> **Text passage**
□ □ □

How to dump many floats in binary format so that OCaml can read them in later

UnixJunkie · June 8, 2022, 1:15pm

I need to write out to disk many floats from a Python script (but that could also be from a C program).
Later, I would like to read them as 32bit floats in OCaml.
What is the format I should use?
I want to use 32bit floats, because 64bit floats would be two times more data.
I guess 32 bits precision is way enough for what I am doing.

UnixJunkie · June 8, 2022, 1:20pm

I guess some people at Jane Street might know that.

nojb · June 8, 2022, 1:57pm

You can use Int32.float_of_bits to read a single-precision IEEE 754 float into OCaml.

Cheers,
Nicolas

mro · June 8, 2022, 8:42pm

somehow I think of mmap, bigarray, cstruct.

UnixJunkie · September 26, 2022, 8:01am

Nice, so for integers, I should be using: Stdlib.output_binary_int and input_binary_int.
And for 32b floats, the extra step of: Int32.float_of_bits / bits_of_float.
I.e. we can read/write int32 and float32 from/to disk.
I will benchmark if this is faster than using Marshal.

For 64b floats, I see Int64.float_of_bits, but I don’t know if there is a function to write those 64 bits
to disk first. So I guess I will have to combine bit shifting with Stdlib.output_binary_int and input_binary_int.

pukkamustard · September 27, 2022, 8:15am

Maybe something like CBOR would work for you? It’s a standardized binary serialization format that has a dedicated datatype for 32bit floats and there are implementations for OCaml and Python (and many other languages).

□ □ □

> **Exercise material**
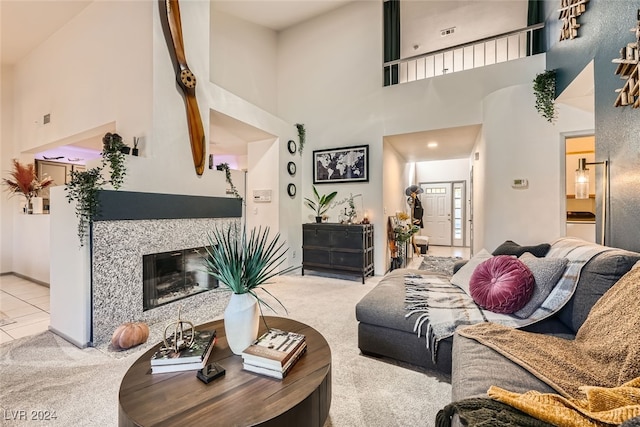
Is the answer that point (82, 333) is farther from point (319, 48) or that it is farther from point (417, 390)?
point (319, 48)

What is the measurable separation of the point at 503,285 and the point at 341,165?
3.57 metres

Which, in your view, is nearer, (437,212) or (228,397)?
(228,397)

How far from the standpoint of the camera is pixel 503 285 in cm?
181

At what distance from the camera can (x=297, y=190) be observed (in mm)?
5250

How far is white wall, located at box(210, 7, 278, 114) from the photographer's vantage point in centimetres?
458

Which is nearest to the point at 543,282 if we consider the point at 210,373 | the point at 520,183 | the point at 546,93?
the point at 210,373

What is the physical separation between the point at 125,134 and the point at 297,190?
288 centimetres

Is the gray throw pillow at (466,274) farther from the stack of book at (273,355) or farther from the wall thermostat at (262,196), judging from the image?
the wall thermostat at (262,196)

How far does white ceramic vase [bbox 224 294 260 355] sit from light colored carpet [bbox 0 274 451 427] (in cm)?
66

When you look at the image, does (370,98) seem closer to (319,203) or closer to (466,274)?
(319,203)

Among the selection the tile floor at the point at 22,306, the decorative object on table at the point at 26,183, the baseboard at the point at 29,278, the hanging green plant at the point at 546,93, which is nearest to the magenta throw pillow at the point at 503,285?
the hanging green plant at the point at 546,93

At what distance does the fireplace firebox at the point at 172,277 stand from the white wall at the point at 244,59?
Answer: 306cm

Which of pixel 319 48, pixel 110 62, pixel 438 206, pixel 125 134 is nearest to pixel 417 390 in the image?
pixel 125 134

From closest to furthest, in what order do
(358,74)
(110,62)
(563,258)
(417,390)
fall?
(417,390), (563,258), (110,62), (358,74)
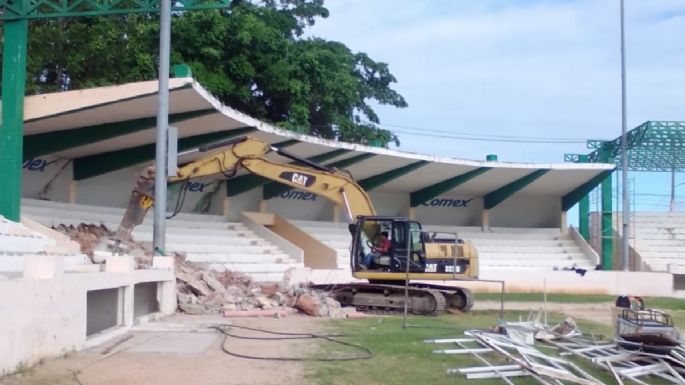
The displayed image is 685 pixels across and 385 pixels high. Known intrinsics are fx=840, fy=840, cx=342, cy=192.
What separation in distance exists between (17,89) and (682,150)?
34.7m

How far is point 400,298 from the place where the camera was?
21500 mm

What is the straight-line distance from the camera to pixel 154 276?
17.4m

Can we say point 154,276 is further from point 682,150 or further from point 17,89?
point 682,150

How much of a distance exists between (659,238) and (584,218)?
3931 mm

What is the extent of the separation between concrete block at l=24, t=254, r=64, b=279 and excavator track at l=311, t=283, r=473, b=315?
1165 centimetres

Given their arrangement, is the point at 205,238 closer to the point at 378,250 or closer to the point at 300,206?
the point at 300,206

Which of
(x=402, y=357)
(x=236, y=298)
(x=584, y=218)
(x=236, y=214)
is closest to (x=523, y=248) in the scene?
(x=584, y=218)

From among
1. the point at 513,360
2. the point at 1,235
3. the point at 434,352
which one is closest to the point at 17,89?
the point at 1,235

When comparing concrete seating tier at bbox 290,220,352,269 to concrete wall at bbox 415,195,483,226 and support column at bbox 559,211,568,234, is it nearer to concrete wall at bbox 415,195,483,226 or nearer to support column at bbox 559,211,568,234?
concrete wall at bbox 415,195,483,226

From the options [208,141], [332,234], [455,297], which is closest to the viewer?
[455,297]

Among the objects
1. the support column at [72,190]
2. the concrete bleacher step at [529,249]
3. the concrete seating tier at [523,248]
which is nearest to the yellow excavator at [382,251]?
the support column at [72,190]

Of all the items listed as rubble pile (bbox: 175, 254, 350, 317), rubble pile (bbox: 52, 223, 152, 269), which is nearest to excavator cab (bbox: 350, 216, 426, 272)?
rubble pile (bbox: 175, 254, 350, 317)

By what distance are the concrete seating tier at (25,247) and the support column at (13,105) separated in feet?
4.00

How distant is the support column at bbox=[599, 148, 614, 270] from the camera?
41.0m
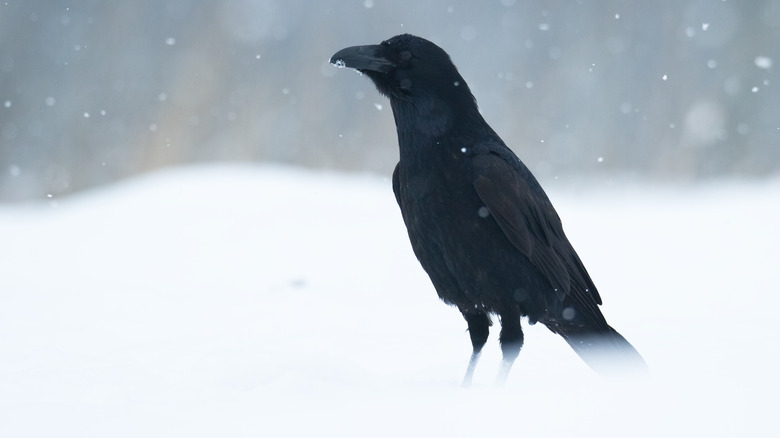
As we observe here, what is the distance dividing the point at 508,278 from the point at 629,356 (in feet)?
3.11

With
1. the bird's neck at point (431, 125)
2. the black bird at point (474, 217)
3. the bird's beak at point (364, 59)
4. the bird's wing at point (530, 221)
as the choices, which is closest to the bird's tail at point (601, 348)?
the black bird at point (474, 217)

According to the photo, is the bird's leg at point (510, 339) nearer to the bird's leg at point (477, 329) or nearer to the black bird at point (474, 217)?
the black bird at point (474, 217)

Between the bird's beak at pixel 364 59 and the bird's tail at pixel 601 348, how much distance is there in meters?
1.75

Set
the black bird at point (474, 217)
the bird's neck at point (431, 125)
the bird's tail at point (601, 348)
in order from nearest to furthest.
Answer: the black bird at point (474, 217) → the bird's neck at point (431, 125) → the bird's tail at point (601, 348)

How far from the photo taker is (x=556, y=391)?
3137mm

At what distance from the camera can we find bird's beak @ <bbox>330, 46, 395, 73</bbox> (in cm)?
396

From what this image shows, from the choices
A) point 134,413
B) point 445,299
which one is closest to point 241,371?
point 134,413

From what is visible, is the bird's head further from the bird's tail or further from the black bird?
the bird's tail

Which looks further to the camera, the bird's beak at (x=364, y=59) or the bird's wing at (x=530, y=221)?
the bird's beak at (x=364, y=59)

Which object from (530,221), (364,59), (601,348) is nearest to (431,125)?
(364,59)

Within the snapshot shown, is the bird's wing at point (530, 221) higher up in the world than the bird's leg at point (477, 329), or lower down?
higher up

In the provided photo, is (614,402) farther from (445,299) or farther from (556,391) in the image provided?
(445,299)

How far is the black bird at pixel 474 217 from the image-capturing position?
368 centimetres

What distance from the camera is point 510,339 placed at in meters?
3.75
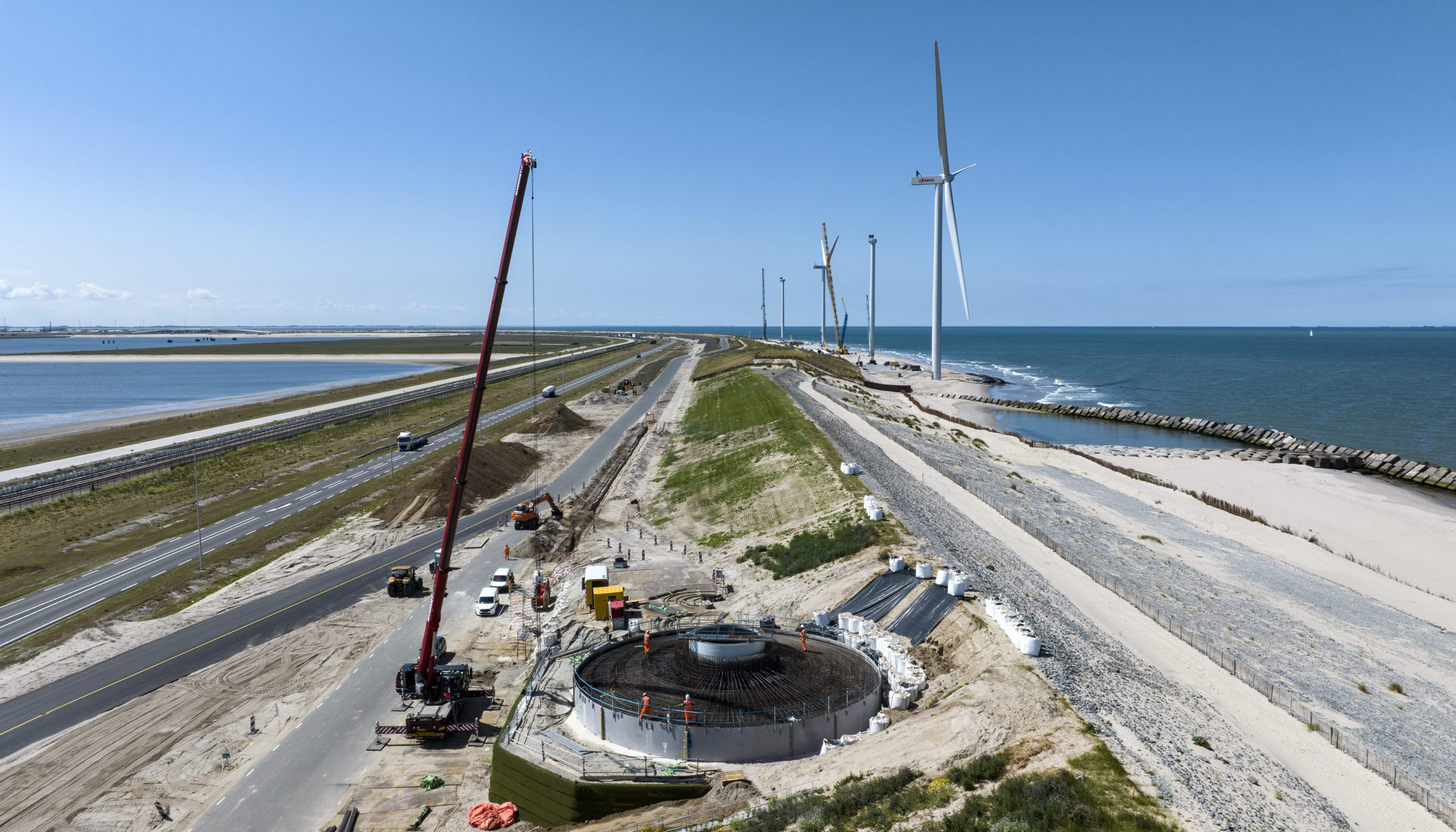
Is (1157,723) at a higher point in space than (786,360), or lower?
lower

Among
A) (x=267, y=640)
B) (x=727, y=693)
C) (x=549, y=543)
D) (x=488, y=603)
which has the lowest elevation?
(x=267, y=640)

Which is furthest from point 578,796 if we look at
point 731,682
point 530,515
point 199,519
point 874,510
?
point 199,519

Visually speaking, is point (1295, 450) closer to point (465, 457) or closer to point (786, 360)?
point (786, 360)

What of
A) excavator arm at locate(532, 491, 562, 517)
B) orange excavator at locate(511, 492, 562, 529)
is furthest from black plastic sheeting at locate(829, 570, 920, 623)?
orange excavator at locate(511, 492, 562, 529)

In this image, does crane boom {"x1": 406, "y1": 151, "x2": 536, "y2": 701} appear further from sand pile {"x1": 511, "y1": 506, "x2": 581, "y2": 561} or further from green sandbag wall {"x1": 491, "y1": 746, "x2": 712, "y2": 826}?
sand pile {"x1": 511, "y1": 506, "x2": 581, "y2": 561}

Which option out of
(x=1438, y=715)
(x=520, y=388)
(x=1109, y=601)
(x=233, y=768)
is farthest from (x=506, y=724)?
(x=520, y=388)

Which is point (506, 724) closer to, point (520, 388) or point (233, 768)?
point (233, 768)
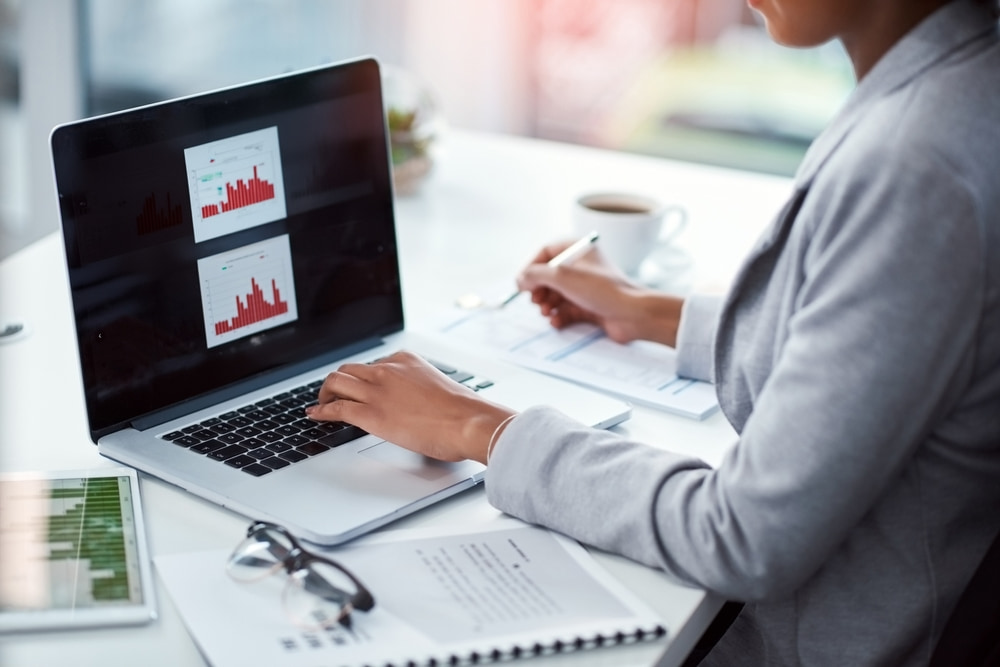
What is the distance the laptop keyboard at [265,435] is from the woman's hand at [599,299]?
34 centimetres

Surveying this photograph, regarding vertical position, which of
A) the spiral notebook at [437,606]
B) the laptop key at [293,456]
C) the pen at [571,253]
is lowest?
the spiral notebook at [437,606]

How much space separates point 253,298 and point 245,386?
0.08 m

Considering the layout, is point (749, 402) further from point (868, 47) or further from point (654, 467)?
point (868, 47)

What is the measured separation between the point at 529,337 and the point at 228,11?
2.38m

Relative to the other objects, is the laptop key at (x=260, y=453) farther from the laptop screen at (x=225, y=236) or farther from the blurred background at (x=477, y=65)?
the blurred background at (x=477, y=65)

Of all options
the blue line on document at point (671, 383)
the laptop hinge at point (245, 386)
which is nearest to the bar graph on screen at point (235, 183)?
the laptop hinge at point (245, 386)

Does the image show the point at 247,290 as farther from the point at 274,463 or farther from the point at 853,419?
the point at 853,419

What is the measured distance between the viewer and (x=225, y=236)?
3.41 ft

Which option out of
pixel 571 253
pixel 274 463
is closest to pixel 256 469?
pixel 274 463

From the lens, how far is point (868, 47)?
84 cm

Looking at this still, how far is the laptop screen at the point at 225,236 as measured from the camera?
960 mm

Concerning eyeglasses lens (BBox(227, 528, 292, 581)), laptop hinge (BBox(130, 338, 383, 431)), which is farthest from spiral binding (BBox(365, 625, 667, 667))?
laptop hinge (BBox(130, 338, 383, 431))

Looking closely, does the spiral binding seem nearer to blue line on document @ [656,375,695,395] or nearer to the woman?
the woman

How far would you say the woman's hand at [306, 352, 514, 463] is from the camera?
93cm
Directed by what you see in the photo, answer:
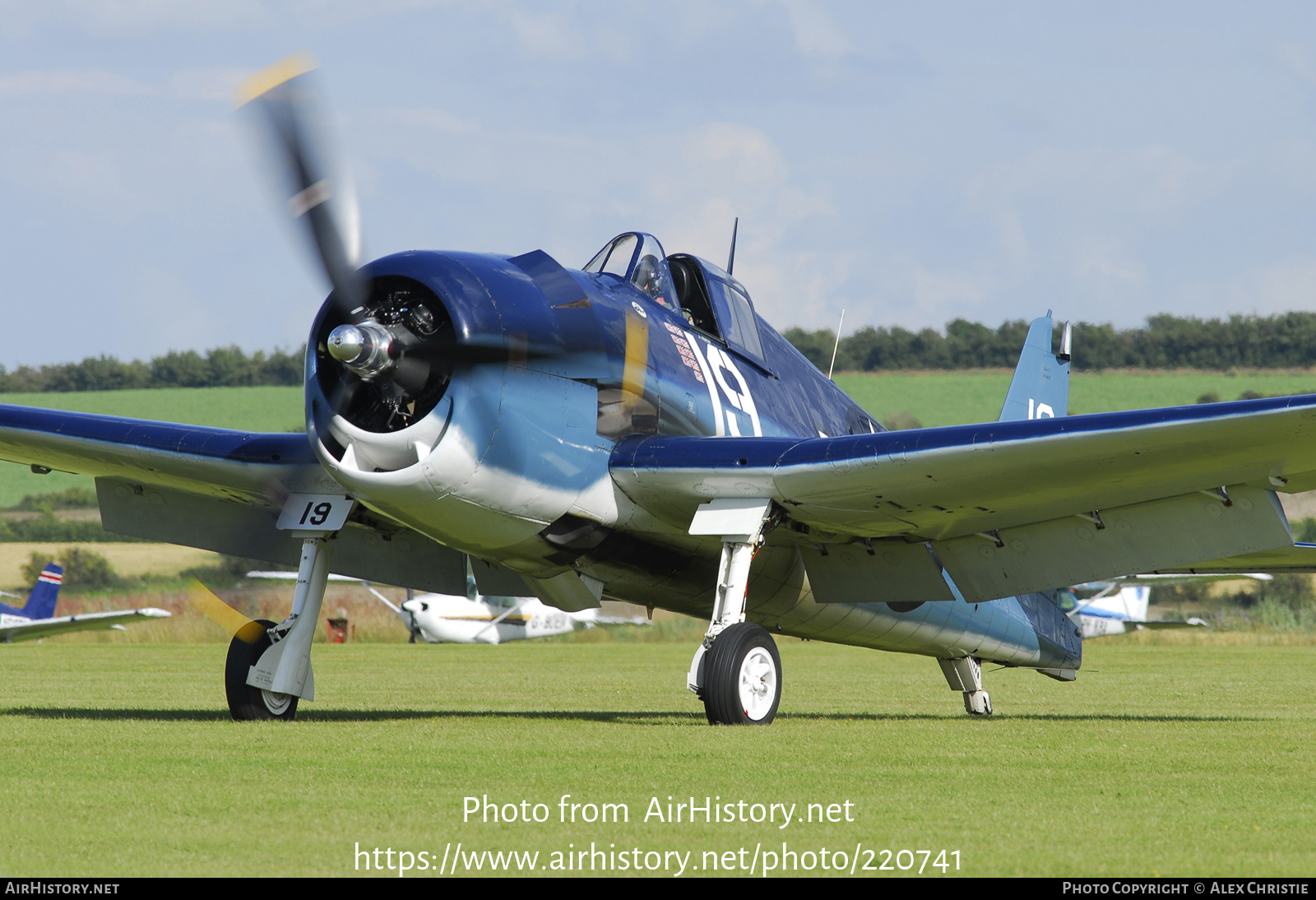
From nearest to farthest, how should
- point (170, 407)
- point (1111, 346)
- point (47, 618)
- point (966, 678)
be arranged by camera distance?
point (966, 678)
point (47, 618)
point (170, 407)
point (1111, 346)

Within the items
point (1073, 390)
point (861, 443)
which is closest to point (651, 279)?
point (861, 443)

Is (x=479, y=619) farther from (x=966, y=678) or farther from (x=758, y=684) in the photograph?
(x=758, y=684)

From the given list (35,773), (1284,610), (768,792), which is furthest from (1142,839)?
(1284,610)

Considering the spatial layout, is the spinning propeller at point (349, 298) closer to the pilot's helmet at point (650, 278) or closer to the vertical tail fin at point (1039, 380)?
the pilot's helmet at point (650, 278)

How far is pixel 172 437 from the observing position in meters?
11.4

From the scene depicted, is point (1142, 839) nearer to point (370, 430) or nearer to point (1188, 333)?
point (370, 430)

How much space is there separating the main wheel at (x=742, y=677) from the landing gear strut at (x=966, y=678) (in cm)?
494

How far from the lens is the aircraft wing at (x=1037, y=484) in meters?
9.48

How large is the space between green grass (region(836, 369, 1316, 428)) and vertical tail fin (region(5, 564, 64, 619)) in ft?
140

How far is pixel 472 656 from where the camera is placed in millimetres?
35469

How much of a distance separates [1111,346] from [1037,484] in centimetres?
8259

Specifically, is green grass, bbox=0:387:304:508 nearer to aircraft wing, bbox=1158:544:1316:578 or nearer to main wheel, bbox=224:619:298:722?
main wheel, bbox=224:619:298:722

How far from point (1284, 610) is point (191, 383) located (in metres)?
63.0

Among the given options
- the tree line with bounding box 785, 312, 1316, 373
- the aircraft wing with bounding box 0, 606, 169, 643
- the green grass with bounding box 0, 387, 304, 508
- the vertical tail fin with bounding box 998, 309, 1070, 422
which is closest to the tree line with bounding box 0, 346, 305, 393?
the green grass with bounding box 0, 387, 304, 508
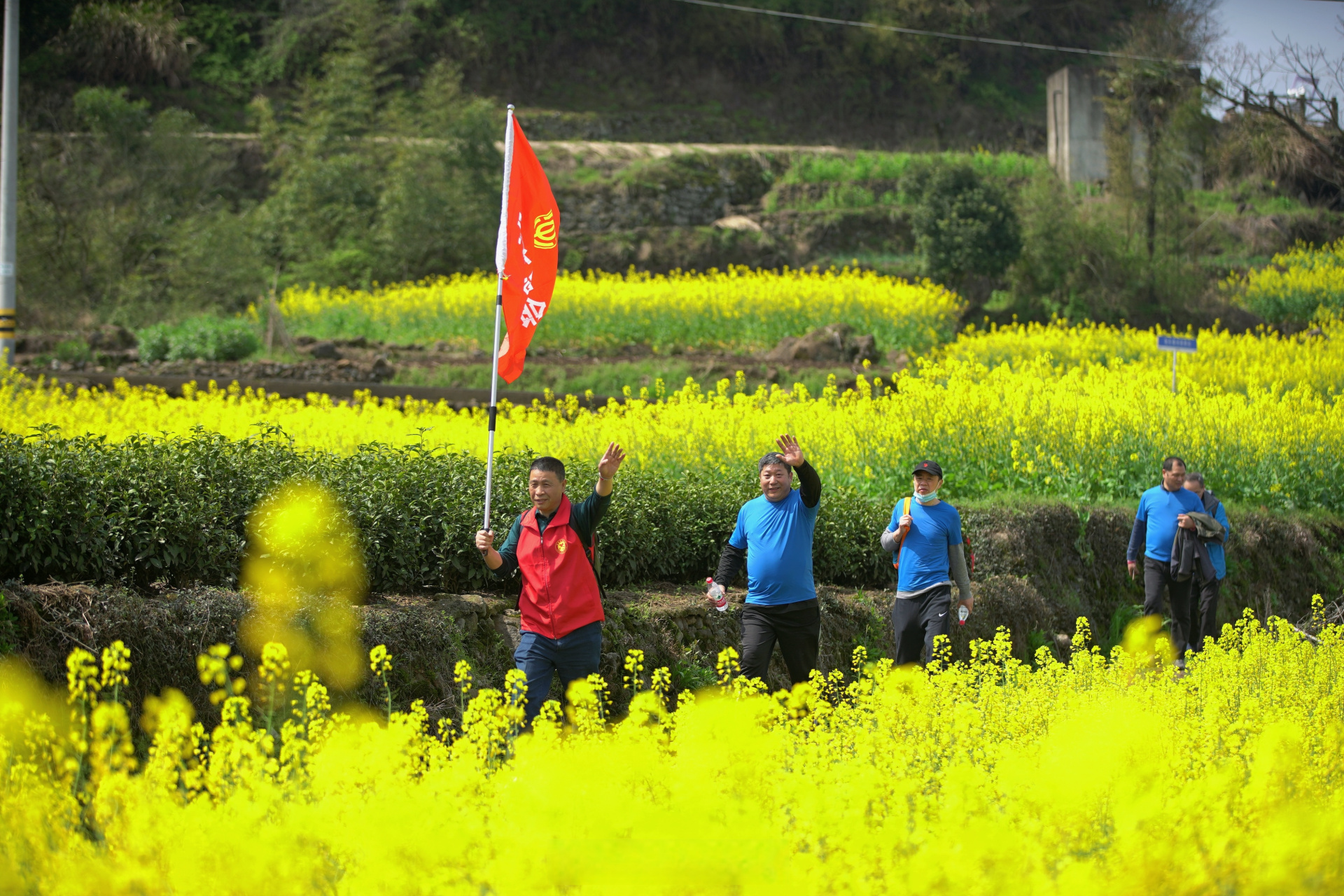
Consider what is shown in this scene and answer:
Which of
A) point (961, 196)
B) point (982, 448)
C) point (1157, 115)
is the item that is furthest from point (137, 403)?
point (1157, 115)

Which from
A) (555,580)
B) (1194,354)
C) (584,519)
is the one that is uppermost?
(1194,354)

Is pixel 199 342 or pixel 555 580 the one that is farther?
pixel 199 342

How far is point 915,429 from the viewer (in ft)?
36.4

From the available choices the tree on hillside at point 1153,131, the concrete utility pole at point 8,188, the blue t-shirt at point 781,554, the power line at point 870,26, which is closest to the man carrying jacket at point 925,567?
the blue t-shirt at point 781,554

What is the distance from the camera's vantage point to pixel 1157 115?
1096 inches

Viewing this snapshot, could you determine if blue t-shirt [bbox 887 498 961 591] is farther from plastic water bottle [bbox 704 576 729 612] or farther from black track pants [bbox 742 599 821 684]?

□ □ □

> **Required work**
1. In the thread on dumping floats for OCaml, which function is named for reading a single-precision IEEE 754 float into OCaml?
2. In the records, switch "vantage point" to "viewpoint" in the lines from the one containing "What is the distance from" up to and including the one containing "1096 inches", and return only those lines.

> **Results in order**
1. Int32.float_of_bits

2.
What is the distance from the camera's viewpoint to pixel 1157 115?
1096 inches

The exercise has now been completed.